Exercise directions: From the piece on Poison Blood, list every person it names by both first and last name.

Supplied passage:
Much like Horseback before it, Poison Blood’s “black metal” isn’t totally black metal. Yes, it blasts and grates, and, yes, it boasts Krieg’s Neill Jameson’s throat-rending gargle, but there’s a lot more under the surface. Resting on a heavy foundation once led by Nick Blinko, Poison Blood’s mid-paced stomp finds a middle ground between Marko Laiho’s early, stumbling work as Beherit and the previously alluded Rudimentary Peni’s psychotic, minimal punk. However strict and simple, Poison Blood appears to expand outward in a strange sort of mental psychedelia, however foreboding. So, yes, Poison Blood, can be considered “blackened” as much as it can find solace in the “punk” and “psychedelic” tag, but it’s also not quite any of those. Yet again, Jenks Miller finds himself in the grey area to which he consistently holds dominion.

Poison Blood’s eponymous EP will be released August 11th on Relapse Records. Head below for an exclusive first listen of “Deformed Lights”.

From the artists:

“Neill sounds like he’s gargling blood on this track.

The riffs here are a good example of what I was trying to do musically. I wanted to write riffs that were really catchy, with an almost sing-song quality to them. Obviously evil, but also whimsical, like a children’s song. The first track on the record (“The Scourge and the Gestalt,” which Relapse has already released on the web) is slower, a kind of doomy preamble before the record shifts into a higher gear for a few tracks.

Production-wise I tried to steer clear of the cavernous sound of a lot of current “bestial” bands, because I wanted the riffs to stick. But this kind of music also needs a lo-fi grit. My all-time favorite metal record is probably The Lord Diabolus’ (pre-Beherit) Down There… demo. I was trying for the density of that recording, or what Beherit would achieve on Drawing Down the Moon, only with a bit more clarity.”

-Jenks Miller

“Deformed Lights” was the song that truly cemented what my conceptual approach to the record would be. Something about it make me think of the desert at night, not in a stoner rock approach but more just how desolate, especially at night when it grows cold and the shadows hide their secrets. And as Americans it seems that much of the black metal scene here doesn’t draw from this sort of inspiration, I guess because corpse paint melts in that kind of heat, but I was somehow drawn to it through what Jenks had written.

On a simpler aesthetic level, this is the song out of any of the others on the record which seems to blend later period Rudimentary Peni and Beherit together the most while showing off the kind of guitar layering that you can find in Jenks’ other work. I can’t really speak about my contribution, I just yell at shit, which seems to be how I spend most of my spare time anyway.

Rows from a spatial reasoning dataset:
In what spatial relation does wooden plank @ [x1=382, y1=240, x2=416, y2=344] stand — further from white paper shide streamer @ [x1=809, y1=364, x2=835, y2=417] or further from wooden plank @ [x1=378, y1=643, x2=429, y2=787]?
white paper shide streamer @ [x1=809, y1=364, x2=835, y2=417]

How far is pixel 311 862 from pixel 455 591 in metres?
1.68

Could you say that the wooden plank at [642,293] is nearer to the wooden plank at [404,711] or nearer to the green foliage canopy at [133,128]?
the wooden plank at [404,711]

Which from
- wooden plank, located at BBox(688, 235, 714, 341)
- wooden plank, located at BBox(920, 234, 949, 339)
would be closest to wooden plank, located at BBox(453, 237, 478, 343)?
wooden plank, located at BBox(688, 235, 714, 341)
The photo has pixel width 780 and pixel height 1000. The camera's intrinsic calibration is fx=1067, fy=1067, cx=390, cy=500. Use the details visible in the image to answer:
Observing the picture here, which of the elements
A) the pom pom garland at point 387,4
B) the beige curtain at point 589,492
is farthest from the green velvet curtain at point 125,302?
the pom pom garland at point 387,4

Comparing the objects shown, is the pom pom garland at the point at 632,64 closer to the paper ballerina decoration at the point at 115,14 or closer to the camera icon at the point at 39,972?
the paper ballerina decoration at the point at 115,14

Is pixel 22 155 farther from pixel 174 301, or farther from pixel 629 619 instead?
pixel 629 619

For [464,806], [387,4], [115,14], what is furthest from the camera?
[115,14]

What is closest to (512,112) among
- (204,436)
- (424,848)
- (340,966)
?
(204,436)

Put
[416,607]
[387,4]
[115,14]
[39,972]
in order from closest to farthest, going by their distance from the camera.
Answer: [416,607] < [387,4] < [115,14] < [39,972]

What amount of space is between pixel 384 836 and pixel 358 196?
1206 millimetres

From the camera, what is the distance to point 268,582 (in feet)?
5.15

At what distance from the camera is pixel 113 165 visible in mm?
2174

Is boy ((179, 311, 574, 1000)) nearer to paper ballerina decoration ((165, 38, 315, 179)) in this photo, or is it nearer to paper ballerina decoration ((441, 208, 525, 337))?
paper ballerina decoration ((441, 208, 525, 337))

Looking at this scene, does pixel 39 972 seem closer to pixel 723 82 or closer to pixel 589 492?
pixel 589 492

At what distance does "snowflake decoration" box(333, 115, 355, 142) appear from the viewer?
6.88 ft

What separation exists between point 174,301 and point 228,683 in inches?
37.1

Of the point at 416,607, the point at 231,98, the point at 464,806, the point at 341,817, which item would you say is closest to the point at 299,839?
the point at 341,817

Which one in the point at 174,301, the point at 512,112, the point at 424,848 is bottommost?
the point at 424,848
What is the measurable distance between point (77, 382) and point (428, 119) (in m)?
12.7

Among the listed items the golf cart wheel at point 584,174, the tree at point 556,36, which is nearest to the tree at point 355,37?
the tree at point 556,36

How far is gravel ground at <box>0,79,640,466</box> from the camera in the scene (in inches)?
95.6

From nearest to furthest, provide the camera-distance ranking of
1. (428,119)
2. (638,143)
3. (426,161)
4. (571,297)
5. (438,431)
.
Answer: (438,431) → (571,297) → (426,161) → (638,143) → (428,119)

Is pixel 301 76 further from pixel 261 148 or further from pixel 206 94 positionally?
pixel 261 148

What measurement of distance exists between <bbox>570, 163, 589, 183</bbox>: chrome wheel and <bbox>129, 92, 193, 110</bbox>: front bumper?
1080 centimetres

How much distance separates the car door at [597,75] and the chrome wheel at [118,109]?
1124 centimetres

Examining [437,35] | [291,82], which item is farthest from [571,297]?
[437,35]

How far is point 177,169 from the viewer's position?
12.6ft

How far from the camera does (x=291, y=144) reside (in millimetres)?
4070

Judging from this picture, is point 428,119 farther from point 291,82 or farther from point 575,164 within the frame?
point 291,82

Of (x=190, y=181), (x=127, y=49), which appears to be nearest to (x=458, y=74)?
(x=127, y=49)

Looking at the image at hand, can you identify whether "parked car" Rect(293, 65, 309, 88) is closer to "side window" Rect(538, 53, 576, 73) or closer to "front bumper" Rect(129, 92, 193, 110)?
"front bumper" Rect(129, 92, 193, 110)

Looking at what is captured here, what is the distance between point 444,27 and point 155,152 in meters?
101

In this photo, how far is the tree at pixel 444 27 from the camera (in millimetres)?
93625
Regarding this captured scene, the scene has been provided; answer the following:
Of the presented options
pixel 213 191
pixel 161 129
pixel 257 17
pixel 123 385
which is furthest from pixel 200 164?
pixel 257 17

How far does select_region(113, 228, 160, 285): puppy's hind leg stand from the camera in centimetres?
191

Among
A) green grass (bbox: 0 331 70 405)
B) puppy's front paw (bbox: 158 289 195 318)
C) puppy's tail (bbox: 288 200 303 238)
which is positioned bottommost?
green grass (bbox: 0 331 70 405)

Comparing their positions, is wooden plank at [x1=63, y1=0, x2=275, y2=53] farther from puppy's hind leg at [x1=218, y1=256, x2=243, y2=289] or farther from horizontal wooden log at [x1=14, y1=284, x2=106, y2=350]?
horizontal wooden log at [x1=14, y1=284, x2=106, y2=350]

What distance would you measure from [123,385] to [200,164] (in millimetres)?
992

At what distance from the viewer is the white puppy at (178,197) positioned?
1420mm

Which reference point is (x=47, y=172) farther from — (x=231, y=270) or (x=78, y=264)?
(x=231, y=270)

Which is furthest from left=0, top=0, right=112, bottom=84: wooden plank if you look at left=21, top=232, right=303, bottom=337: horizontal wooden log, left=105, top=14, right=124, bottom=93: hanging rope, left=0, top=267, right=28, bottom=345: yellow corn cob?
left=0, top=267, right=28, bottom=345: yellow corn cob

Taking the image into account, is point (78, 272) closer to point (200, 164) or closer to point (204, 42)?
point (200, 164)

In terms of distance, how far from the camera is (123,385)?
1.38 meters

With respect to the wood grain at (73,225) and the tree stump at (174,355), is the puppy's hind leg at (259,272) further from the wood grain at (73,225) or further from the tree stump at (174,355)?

Answer to this exercise: Neill Jameson, Nick Blinko, Marko Laiho, Jenks Miller